Vannacci adesso esagera: il video AI con Mattarella per la grazia a Roggero

Il caso del gioielliere Mario Roggero torna al centro del dibattito pubblico dopo la diffusione di un nuovo video realizzato con l’intelligenza artificiale da Roberto Vannacci, leader di Futuro Nazionale. Il filmato, pubblicato sul profilo Instagram dell’europarlamentare, rilancia la richiesta di grazia per il commerciante piemontese, condannato in via definitiva a 14 anni di reclusione, immaginando simbolicamente un intervento del presidente della Repubblica Sergio Mattarella.

Ambientato nell’Antica Roma, scenario ormai ricorrente della comunicazione social di Vannacci, il video ha come titolo “Grazia per Roggero” ed è un nuovo tassello della campagna politica che l’ex generale porta avanti da tempo in favore del gioielliere.

Il video con l’intelligenza artificiale

Nel filmato, generato attraverso strumenti di intelligenza artificiale, Vannacci veste i panni di un generale romano e consegna a un personaggio con le sembianze del presidente della Repubblica una richiesta di grazia per Mario Roggero.

Nella scena conclusiva il commerciante viene rappresentato mentre lascia simbolicamente il carcere tra gli applausi di una folla festante, per poi riabbracciare la moglie e le figlie.

Il messaggio è chiaramente rivolto al Quirinale e punta a sostenere la concessione di un provvedimento di clemenza nei confronti del gioielliere, dopo la condanna definitiva pronunciata dalla magistratura.

La rapina nella gioielleria e gli spari

La vicenda risale al 28 aprile 2021, quando tre uomini armati fecero irruzione nella gioielleria di Mario Roggero a Grinzane Cavour, in provincia di Cuneo.

Dopo essersi impossessati di gioielli e denaro, i rapinatori cercarono di allontanarsi dal negozio. A quel punto Roggero impugnò una pistola regolarmente detenuta e sparò numerosi colpi contro i malviventi mentre erano ormai in fuga.

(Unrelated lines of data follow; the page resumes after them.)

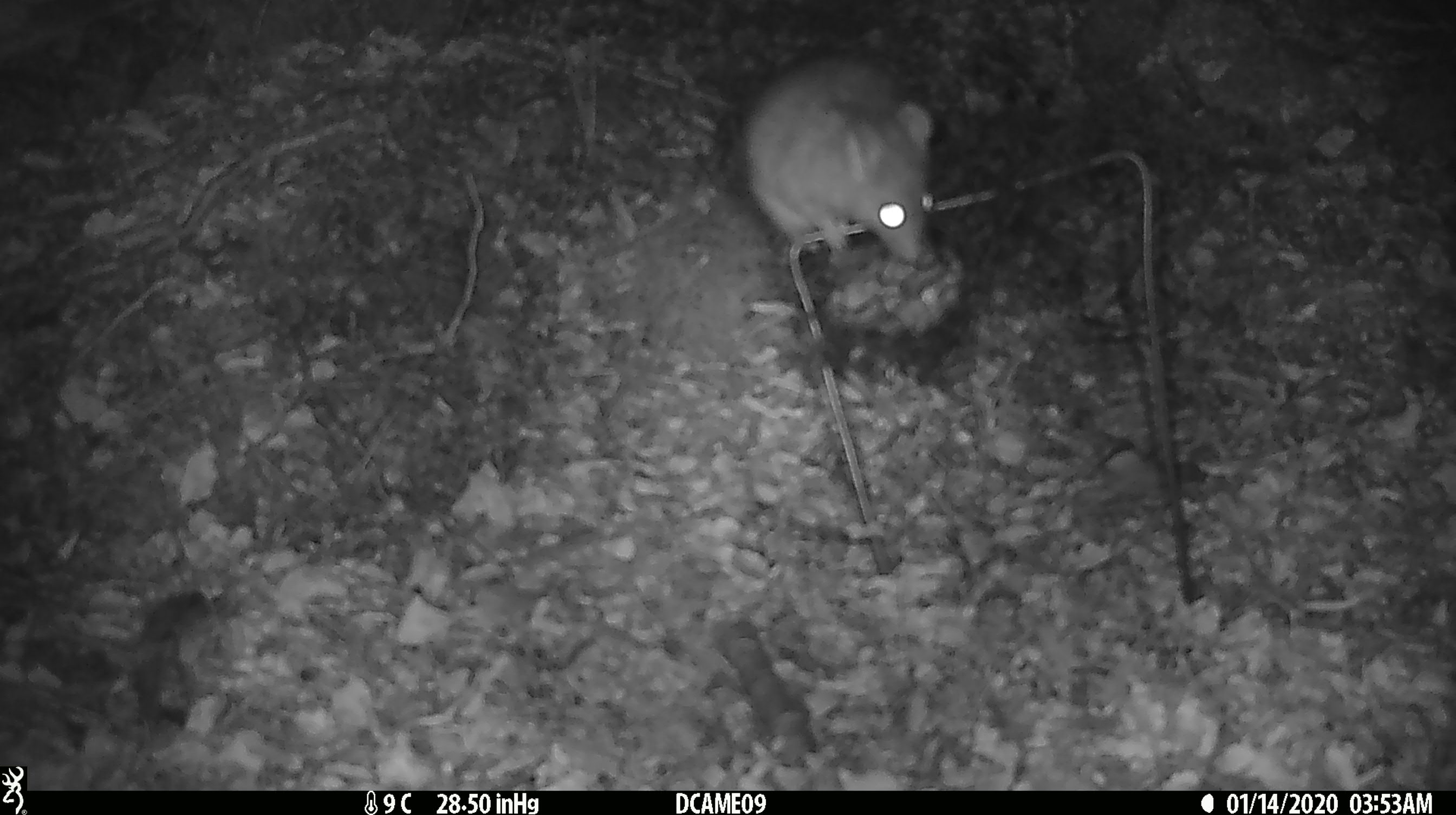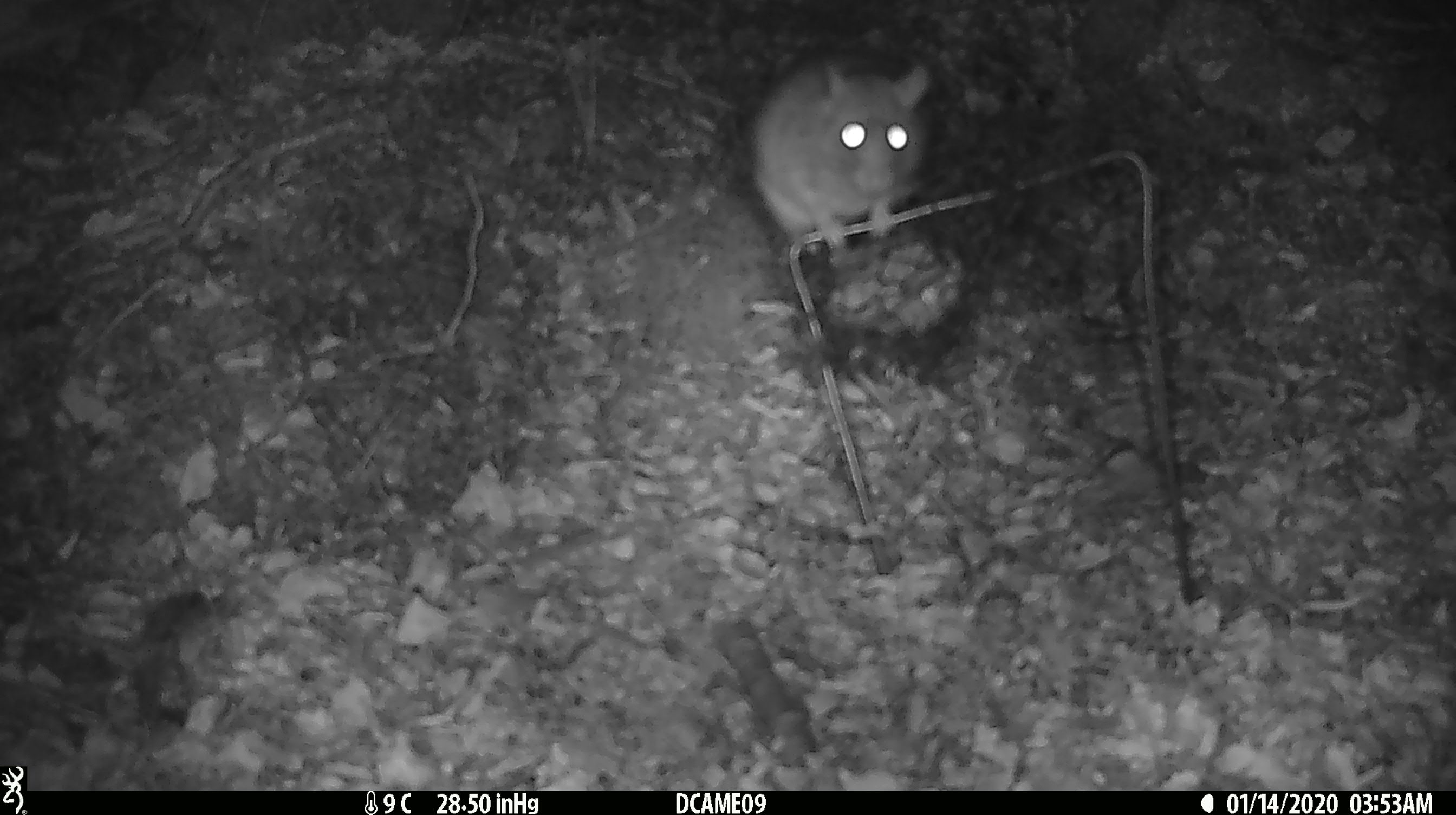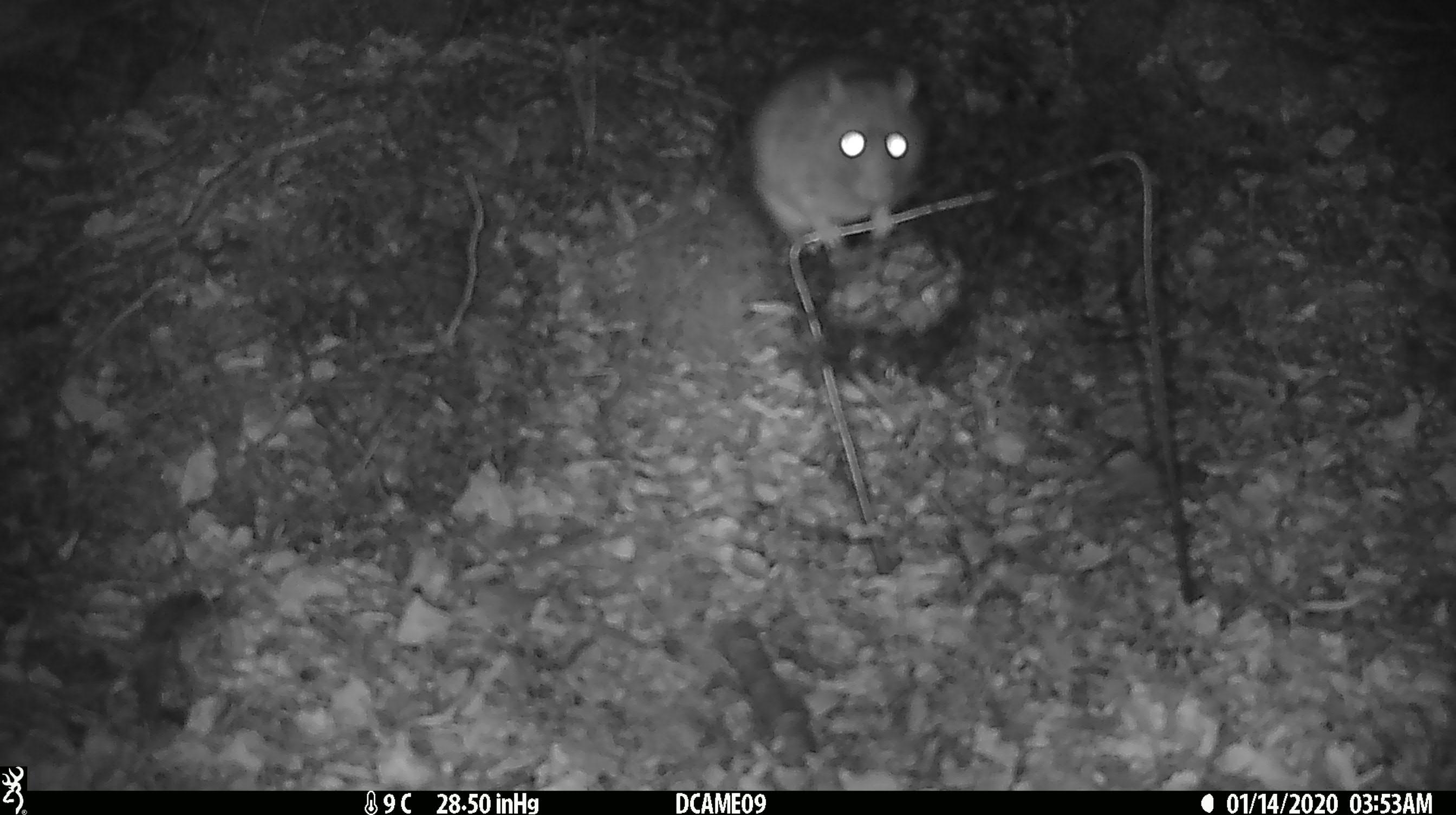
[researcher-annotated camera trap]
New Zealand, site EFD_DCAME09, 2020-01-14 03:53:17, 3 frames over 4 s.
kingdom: Animalia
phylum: Chordata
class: Mammalia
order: Rodentia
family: Muridae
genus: Rattus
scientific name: Rattus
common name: rat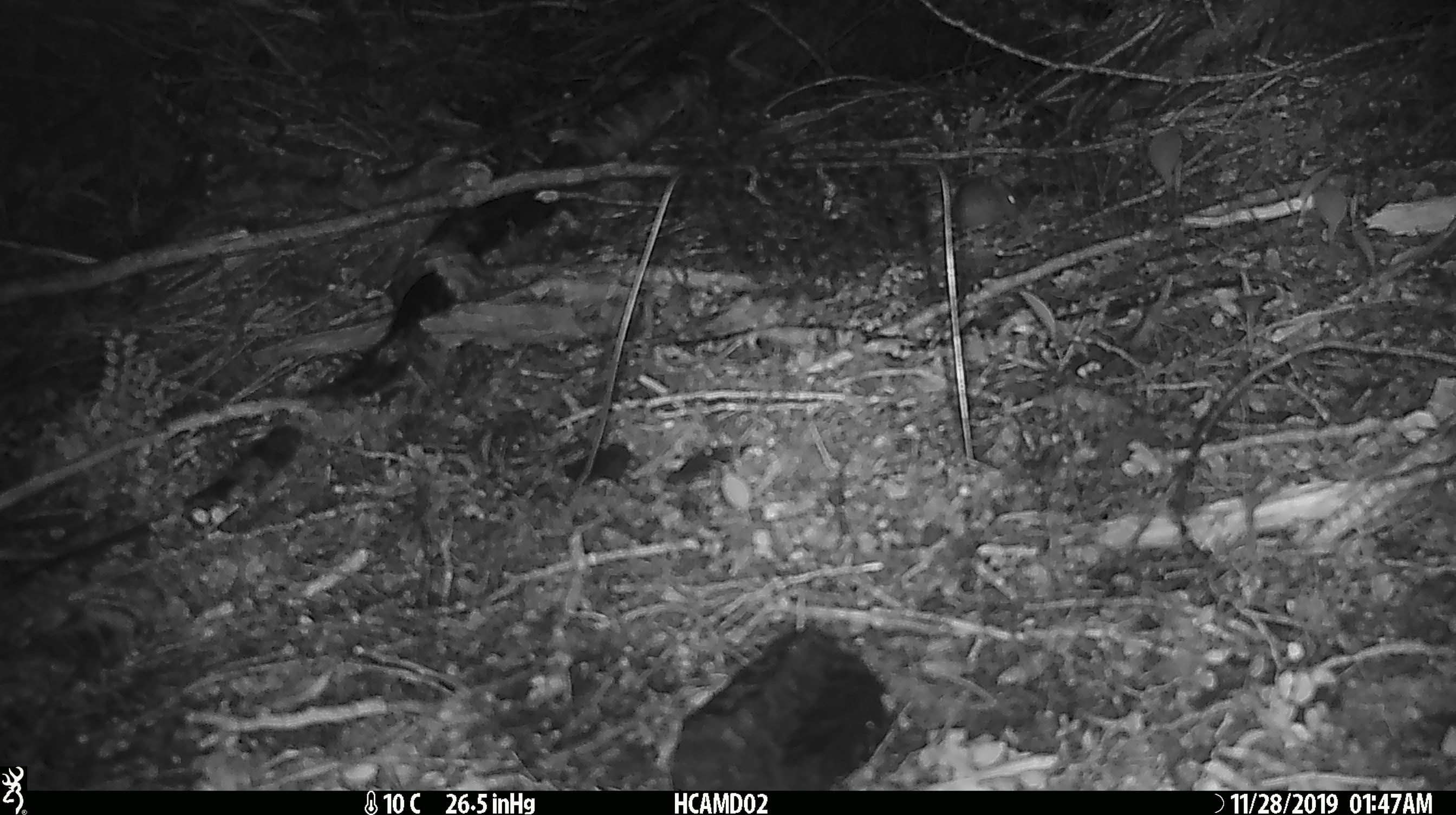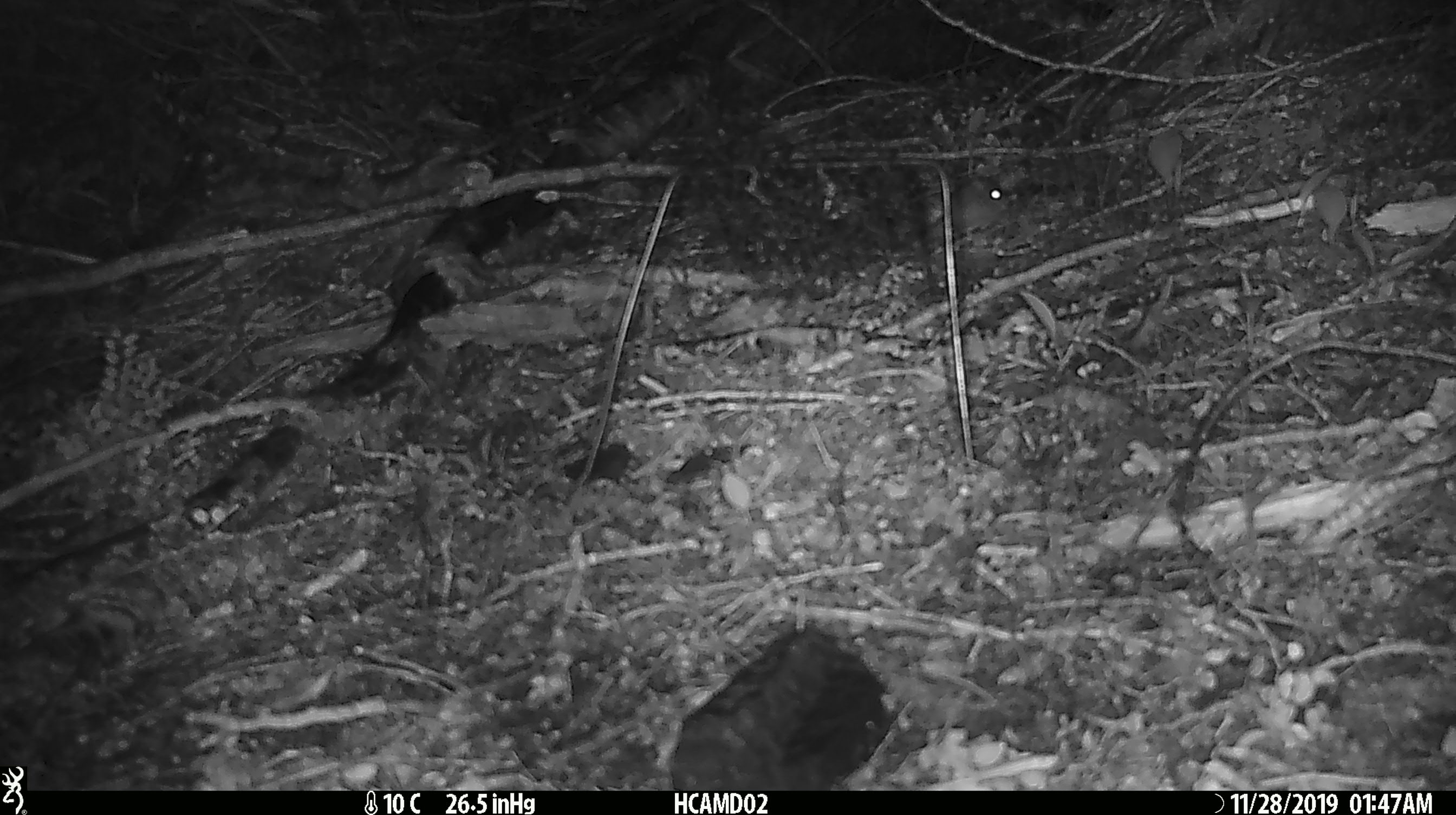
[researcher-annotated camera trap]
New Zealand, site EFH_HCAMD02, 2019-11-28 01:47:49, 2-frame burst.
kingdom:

Due dei rapinatori morirono, mentre un terzo rimase gravemente ferito ma riuscì a sopravvivere.

Fin dall’inizio il caso ha diviso profondamente l’opinione pubblica tra chi ha ritenuto la reazione del commerciante comprensibile dopo la violenta rapina e chi, invece, ha sostenuto che fossero stati superati i limiti previsti dalla legittima difesa.

La condanna definitiva

Secondo i giudici, al momento degli spari il pericolo immediato per il gioielliere era cessato, poiché i rapinatori stavano già scappando.

Per questo motivo è stata esclusa la legittima difesa e la reazione è stata ritenuta non proporzionata rispetto alla minaccia ormai conclusa.

La Corte di Cassazione ha quindi reso definitiva la condanna di Mario Roggero a 14 anni di reclusione per duplice omicidio volontario e tentato omicidio.

La decisione ha riacceso il confronto politico e giuridico sui confini della legittima difesa e sul diritto dei cittadini di proteggere sé stessi e i propri beni durante una rapina.

L’iniziativa di Vannacci

Con il nuovo video, Roberto Vannacci torna a chiedere pubblicamente la concessione della grazia, immaginando simbolicamente un intervento del capo dello Stato che permetta al gioielliere di tornare in libertà.

L’iniziativa si inserisce nella campagna che l’europarlamentare conduce da tempo a sostegno di Roggero e punta a riaccendere il dibattito su una vicenda che continua a dividere politica e opinione pubblica.

Mentre la sentenza è ormai definitiva sul piano giudiziario, il confronto resta aperto sul piano politico, con posizioni contrapposte tra chi ritiene la condanna conforme ai principi dell’ordinamento e chi, invece, continua a chiedere un gesto di clemenza nei confronti del commerciante piemontese.